• _What the exercise asks_:
Report, as a bare number, how many lines of the entries below contain "related".

Stored data entries:
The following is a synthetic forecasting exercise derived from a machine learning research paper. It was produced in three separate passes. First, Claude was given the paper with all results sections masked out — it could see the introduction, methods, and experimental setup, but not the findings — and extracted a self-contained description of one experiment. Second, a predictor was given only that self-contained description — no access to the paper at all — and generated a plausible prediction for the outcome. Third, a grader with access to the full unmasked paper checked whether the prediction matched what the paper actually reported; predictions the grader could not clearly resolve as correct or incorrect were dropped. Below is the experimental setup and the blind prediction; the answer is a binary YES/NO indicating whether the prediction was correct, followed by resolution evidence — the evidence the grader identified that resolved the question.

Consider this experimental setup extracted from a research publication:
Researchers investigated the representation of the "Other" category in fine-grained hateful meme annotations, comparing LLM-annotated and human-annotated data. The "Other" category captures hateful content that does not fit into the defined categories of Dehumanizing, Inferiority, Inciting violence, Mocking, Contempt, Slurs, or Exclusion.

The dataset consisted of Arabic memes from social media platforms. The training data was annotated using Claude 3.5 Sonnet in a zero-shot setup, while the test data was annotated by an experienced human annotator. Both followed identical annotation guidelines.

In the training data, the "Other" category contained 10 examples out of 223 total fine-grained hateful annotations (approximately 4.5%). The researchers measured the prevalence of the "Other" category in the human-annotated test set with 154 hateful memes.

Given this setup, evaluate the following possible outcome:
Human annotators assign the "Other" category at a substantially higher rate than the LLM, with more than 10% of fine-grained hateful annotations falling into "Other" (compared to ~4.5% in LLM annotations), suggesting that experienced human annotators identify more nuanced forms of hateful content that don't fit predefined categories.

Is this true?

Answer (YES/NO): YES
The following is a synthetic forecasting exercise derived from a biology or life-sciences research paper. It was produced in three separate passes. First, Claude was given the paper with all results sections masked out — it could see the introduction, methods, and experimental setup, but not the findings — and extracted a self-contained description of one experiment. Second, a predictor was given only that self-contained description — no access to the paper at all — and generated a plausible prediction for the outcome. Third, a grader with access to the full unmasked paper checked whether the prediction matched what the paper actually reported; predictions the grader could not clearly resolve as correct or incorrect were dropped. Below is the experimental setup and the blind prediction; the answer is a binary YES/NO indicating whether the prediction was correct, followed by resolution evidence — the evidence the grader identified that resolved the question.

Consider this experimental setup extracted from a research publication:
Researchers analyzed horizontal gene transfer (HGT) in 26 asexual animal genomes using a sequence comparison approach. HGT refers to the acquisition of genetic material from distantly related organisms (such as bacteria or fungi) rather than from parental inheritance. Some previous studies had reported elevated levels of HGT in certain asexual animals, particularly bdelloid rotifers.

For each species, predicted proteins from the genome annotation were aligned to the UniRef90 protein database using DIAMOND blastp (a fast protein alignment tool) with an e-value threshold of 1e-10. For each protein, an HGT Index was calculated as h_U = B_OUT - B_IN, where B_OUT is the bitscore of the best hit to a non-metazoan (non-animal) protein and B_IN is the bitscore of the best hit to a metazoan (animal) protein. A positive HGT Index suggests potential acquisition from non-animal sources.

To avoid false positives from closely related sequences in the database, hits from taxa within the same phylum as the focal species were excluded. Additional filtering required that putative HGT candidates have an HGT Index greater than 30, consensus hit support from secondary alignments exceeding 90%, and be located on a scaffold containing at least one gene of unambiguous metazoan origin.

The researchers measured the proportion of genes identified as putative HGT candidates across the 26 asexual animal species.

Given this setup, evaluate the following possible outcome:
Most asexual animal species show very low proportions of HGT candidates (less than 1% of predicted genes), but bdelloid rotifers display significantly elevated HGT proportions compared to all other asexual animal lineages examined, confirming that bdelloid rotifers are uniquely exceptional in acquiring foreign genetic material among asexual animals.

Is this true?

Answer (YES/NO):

• _Answer for the task_:
2